Längsadern: Die Namen der einzelnen Längsadern werden in Abbildungen und Texten von Bestimmungsbüchern meist mit großen Buchstaben abgekürzt. Längsadern sind nicht einfach gerade Äste, vielmehr können sie sich in weitere Äste aufspalten und (im realen Flügel) gewunden verlaufen:

  • Costa (C): Die Costa oder Costalader ist die vorderste Ader des Flügels und gabelt sich nicht weiter auf. Sie verläuft bei den heutigen Insekten größtenteils direkt im Flügelrand.

  • Subcosta (Sc): Unter der Costa liegt die Subcosta, eine meist dünne Ader, die sich (selten) in Sc1 und Sc2 gabelt und in den Flügelrand mündet.

  • Radius (R): Der Radius gabelt sich auf in die Äste R1 und Rs. Rs wiederum gabelt sich weiter in 4 Äste auf, die in den Flügelrand münden und als R2, R3, R4 und R5 bezeichnet werden.

  • Media (M1): Die Medialader zweigt sich in einen vorderen (MA) und hinteren Ast (MP) auf. MA spaltet sich dann weiter in MA1 und MA2 auf. Die hintere Medialader (MP) spaltet sich in MP1, MP2, MP3 und MP4 auf. Bei den heutigen Insekten fehlt MA meistens, so daß MP normalerweise als M und MP1- MP4 als M1- M4 abgekürzt werden.

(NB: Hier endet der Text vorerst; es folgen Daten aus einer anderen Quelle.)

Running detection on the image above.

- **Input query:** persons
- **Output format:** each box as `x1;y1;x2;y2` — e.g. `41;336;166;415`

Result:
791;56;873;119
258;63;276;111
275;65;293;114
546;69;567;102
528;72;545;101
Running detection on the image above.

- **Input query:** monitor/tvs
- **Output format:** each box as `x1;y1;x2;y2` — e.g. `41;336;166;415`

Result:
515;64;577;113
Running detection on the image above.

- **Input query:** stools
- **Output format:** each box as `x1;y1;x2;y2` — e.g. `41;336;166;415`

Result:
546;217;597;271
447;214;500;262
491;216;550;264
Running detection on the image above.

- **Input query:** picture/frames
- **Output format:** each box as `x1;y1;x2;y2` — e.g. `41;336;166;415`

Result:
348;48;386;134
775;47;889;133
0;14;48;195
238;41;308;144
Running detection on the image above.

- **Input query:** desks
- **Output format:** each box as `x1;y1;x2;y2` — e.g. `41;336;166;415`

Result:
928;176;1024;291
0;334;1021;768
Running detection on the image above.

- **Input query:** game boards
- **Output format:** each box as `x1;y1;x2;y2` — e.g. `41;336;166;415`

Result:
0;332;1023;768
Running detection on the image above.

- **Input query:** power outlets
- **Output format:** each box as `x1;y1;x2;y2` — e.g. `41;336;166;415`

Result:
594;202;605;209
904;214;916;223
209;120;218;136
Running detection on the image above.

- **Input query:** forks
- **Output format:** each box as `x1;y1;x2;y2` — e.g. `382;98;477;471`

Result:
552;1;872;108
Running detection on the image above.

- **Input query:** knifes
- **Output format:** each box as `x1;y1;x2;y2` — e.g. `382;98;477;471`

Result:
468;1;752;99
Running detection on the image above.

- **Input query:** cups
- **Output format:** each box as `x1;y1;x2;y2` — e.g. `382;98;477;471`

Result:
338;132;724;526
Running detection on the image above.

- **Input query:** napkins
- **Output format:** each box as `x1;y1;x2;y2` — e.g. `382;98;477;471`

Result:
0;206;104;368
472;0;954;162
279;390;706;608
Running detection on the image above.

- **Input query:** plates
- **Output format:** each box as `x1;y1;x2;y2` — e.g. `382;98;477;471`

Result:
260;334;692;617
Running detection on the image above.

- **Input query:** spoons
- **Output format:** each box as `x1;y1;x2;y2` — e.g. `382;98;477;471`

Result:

  • Cubitus (Cu): Die Cubitalader (Cu) spaltet sich in die beiden Äste Cu1 und Cu2 auf, Cu1 wiederum in Cu1a und Cu1b.

  • Analis (A): Im hinteren Bereich verlaufen 3 Analadern (A1, A2, A3), die ungegabelt in den Flügelrand münden.

Queradern verbinden Längsadern. Definitonsgemäß werden sie mit kleinen Buchstaben abgekürzt, und zwar aus einer Kombination der dieser Längsadern. Eine Ausnahme ist die Humeralader h, die zwischen Costa und Subcosta verläuft. Verbindet die Querader Media und Cubitus, so wird sie als m-cu bezeichnet, verbindet sie Radius und Media, so nennt man sie r-m. Wie bereits erwähnt, sind die Queradern lediglich Verstärkungen und enthalten im Gegensatz zu den Längsadern keine Tracheen.